Tali Banana Boat Putus, Warga Balikpapan Meninggal di Beras Basah Bontang
Perempuan paruh baya asal Balikpapan yang meninggal di Beras Basah Bontang.-istimewa/BPBD Bontang-
BONTANG, NOMOR SATU KALTIM - Liburan terakhir bersama keluarga di Beras Basah Bontang.

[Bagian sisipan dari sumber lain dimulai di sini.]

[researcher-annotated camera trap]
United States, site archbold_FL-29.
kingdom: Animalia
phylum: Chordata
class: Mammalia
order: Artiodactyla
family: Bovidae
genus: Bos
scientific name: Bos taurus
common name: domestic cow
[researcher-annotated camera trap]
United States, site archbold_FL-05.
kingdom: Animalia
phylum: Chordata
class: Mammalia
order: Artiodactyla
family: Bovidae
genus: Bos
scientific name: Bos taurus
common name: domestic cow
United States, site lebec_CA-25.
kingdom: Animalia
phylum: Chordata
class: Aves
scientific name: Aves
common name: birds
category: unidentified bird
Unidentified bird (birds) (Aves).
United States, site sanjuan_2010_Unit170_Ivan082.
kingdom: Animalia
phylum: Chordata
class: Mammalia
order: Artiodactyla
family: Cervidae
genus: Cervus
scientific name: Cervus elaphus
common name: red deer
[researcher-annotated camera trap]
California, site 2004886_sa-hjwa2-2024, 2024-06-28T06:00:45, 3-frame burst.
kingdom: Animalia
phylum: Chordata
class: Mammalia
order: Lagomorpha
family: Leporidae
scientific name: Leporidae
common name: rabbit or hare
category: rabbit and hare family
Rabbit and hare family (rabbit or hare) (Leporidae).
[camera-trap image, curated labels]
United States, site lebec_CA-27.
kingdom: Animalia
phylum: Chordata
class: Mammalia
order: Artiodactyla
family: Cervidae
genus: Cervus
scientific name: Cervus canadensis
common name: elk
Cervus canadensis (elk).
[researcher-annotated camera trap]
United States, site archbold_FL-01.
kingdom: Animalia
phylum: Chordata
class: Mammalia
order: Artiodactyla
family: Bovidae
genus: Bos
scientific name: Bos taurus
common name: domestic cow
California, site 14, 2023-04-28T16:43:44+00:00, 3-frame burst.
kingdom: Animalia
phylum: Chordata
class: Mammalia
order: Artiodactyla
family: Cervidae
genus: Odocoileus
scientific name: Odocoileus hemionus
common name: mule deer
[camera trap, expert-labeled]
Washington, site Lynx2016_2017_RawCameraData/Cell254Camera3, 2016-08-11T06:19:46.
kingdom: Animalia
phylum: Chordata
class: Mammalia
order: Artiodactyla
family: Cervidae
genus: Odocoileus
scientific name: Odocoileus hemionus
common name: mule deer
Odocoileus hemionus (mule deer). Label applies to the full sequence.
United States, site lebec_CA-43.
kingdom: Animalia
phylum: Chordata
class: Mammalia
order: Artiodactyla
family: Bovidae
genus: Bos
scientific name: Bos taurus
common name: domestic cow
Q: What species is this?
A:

Sri Wahyuningsih kini sudah beristirahat untuk selama-lamanya.
Dia menghembuskan nafas terakhirnya di Rumah Sakit (RS) Amalia Bontang, ketika mendapat penanganan intensif oleh tim dokter di rumah sakit itu.
Kalaksa BPBD Bontang Usman mengatakan, nenek berusia 62 tahun itu tutup usia usai menaiki banana boat bersama keluarganya di pulau Beras Basah Bontang.
Ketika itu, warga Balikpapan ini sedang berlibur di Kota Taman, Sabtu 28 Juni 2025 pagi.
BACA JUGA:Bontang Kuala Masih Jadi Destinasi Wisata Favorit
BACA JUGA:Kesulitan Mendaftar Online jadi Masalah SPMB 2025, Dewan Pendidikan Sarankan Pembenahan
“Ketika bermain, tali penarik banana terputus. Korban tercebur ke laut tetapi tidak tenggelam. Karena menggunakan life jacket,” kata Usman kepada Nomorsatukaltim, Minggu 29 Juni 2025.
Saat itu, Sri langsung diangkat ke speed boat. Ketika sudah di atas perahu cepat itu, Sri mengeluh sesak nafas.
Kesadarannya pun terus menurun. Melihat kondisi tersebut, anak Sri yang ada di sampingnya sontak melakukan tindakan RJP (Resusitasi Jantung Paru).
“Korban saat itu merespon dengan muntah,” terangnya.
BACA JUGA:Sekolah Swasta Tidak Dilibatkan dalam Pembuatan Juknis SPMB 2025
Keluarga Sri minta kepada petugas untuk membawa perempuan kelahiran Surakarta 21 Oktober 1962 ke pelabuhan Tanjung Laut Indah.
Mereka membawa menggunakan speed boat. Dalam perjalanannya, tim yang mengantarkan itu langsung berkoordinasi dengan BPBD Bontang.
“Kami mendapat informasi itu sekitar pukul 11.55 Wita. Petugas kami pun langsung menuju ke pelabuhan Tanjung Laut Indah. Kami mencoba koordinasi dengan tim PSC 119. Tetapi tim PSC 119 belum bisa datang karena sedang mengantar pasien ke RSUD,” terangnya.